Historic district in Alabama, United States

The Courtland Historic District is a historic district in Courtland, Alabama. Courtland was founded in 1818 and incorporated the following year. Its location was chosen to be close to the Tennessee River to facilitate transportation, but also close to cotton plantations to the south. The town's founders envisioned becoming the county seat of the newly formed Lawrence County, but the title instead went to Moulton. Many of the earliest structures in Courtland were built of logs, and were later replaced with frame and brick buildings. Development plateaued by 1830, but received a slight bump from the Tuscumbia, Courtland and Decatur Railroad beginning in 1834. The oldest houses in the district date from this era, including the 1828 Federal-style John McMahon House and several I-houses.

The town saw a resurgence after the Civil War, with early construction including the Presbyterian church. Most of the commercial area around the public square was rebuilt in brick in the 1880s through the 1900s, while many older houses were replaced with Victorian examples around the same time.
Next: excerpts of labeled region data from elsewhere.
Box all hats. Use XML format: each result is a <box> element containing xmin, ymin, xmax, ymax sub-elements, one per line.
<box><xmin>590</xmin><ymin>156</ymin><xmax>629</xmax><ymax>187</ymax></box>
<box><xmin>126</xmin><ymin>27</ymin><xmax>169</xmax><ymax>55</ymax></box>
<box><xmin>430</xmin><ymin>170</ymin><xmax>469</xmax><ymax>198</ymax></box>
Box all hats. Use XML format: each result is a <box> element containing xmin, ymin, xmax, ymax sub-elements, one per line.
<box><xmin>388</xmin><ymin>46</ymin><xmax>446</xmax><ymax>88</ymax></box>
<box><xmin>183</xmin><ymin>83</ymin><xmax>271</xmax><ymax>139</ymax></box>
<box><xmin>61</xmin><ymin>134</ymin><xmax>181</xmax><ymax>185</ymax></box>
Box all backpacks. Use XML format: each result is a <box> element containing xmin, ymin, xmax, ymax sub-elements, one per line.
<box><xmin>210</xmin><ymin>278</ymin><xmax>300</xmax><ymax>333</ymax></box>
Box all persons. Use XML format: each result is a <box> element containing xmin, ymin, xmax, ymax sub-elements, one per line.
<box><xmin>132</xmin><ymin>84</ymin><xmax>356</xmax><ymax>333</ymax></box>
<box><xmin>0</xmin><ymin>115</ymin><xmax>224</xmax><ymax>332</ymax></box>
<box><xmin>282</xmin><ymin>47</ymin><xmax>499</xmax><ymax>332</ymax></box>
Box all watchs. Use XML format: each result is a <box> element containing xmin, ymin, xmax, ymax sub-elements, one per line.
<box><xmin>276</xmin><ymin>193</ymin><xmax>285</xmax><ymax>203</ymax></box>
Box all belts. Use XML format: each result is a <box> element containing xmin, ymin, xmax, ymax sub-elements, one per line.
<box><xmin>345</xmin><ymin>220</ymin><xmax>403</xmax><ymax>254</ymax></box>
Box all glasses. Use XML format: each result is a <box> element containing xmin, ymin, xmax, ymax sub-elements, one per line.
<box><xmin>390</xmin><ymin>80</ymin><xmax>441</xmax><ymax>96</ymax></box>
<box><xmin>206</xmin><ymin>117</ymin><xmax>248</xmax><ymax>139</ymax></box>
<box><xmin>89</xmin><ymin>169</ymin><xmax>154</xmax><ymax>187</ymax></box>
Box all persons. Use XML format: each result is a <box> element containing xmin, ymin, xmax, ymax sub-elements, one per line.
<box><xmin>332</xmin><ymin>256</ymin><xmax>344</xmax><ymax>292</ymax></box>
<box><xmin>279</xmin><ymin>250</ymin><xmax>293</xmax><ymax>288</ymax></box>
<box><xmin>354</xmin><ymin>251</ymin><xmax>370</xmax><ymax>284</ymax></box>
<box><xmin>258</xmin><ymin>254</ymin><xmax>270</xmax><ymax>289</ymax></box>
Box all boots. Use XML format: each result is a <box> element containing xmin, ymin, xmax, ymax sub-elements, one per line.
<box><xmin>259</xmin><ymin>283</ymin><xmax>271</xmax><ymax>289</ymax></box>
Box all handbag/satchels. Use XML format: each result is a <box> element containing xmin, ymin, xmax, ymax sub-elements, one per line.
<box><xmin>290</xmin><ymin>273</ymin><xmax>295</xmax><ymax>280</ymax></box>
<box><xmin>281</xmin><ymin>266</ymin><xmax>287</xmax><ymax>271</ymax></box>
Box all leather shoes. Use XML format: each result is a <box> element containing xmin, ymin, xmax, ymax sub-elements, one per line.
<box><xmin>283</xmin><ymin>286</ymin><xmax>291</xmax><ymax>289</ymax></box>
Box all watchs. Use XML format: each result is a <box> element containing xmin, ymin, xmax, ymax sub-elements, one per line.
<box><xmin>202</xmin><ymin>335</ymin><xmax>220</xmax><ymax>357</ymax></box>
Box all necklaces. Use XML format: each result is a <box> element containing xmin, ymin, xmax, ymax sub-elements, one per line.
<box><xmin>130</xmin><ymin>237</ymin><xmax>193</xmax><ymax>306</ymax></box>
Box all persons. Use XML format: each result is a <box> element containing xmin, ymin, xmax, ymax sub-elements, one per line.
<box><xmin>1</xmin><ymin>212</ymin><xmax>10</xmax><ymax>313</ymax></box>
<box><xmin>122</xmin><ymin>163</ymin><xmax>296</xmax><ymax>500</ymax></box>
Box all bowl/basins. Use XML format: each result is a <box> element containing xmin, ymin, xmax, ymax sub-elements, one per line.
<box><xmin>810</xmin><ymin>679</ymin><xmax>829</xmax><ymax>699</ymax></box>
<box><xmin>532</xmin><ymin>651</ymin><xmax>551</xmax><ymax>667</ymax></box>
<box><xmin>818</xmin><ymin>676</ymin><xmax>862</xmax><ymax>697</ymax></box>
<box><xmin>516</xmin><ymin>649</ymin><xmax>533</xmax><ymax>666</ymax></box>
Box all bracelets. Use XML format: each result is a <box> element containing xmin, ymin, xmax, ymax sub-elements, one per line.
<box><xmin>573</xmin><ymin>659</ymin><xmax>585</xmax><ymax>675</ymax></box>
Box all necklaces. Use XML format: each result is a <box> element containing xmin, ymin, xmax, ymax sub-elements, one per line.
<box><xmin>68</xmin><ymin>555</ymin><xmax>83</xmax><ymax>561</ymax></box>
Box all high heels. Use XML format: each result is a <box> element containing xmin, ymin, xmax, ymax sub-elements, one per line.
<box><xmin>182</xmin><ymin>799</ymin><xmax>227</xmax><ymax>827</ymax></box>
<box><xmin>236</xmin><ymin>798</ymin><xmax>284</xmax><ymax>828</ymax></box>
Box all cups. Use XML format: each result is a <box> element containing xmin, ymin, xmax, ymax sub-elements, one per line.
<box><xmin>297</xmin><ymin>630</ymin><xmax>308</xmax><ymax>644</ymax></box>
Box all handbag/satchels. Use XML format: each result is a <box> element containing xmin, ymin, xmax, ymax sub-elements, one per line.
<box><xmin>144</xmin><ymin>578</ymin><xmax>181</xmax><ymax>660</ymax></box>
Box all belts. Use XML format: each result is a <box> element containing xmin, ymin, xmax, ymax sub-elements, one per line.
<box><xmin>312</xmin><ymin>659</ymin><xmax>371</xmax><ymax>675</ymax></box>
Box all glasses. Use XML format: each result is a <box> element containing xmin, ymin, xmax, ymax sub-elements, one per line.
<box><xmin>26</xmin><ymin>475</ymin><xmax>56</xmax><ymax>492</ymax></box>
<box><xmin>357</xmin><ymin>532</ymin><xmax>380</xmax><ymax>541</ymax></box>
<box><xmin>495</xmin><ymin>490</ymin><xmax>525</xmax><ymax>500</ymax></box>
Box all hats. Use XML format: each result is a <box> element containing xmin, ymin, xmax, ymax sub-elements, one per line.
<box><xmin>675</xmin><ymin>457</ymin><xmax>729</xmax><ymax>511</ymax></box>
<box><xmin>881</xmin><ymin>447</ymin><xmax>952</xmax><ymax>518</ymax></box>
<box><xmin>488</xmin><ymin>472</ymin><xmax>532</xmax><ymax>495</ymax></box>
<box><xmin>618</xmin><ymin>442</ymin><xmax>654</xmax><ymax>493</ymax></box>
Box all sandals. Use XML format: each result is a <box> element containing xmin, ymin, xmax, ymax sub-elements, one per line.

The Southern Railway built a depot in 1887 to replace the previous depot; it was converted to a library around 1980. In the 1920s, larger, older lots began to be subdivided and more modest bungalows were constructed.

The district was listed on the Alabama Register of Landmarks and Heritage in 1989 and the National Register of Historic Places in 1991. The boundaries of the district were increased in 1998 to include buildings representing Courtland's working-class and post-World War II growth.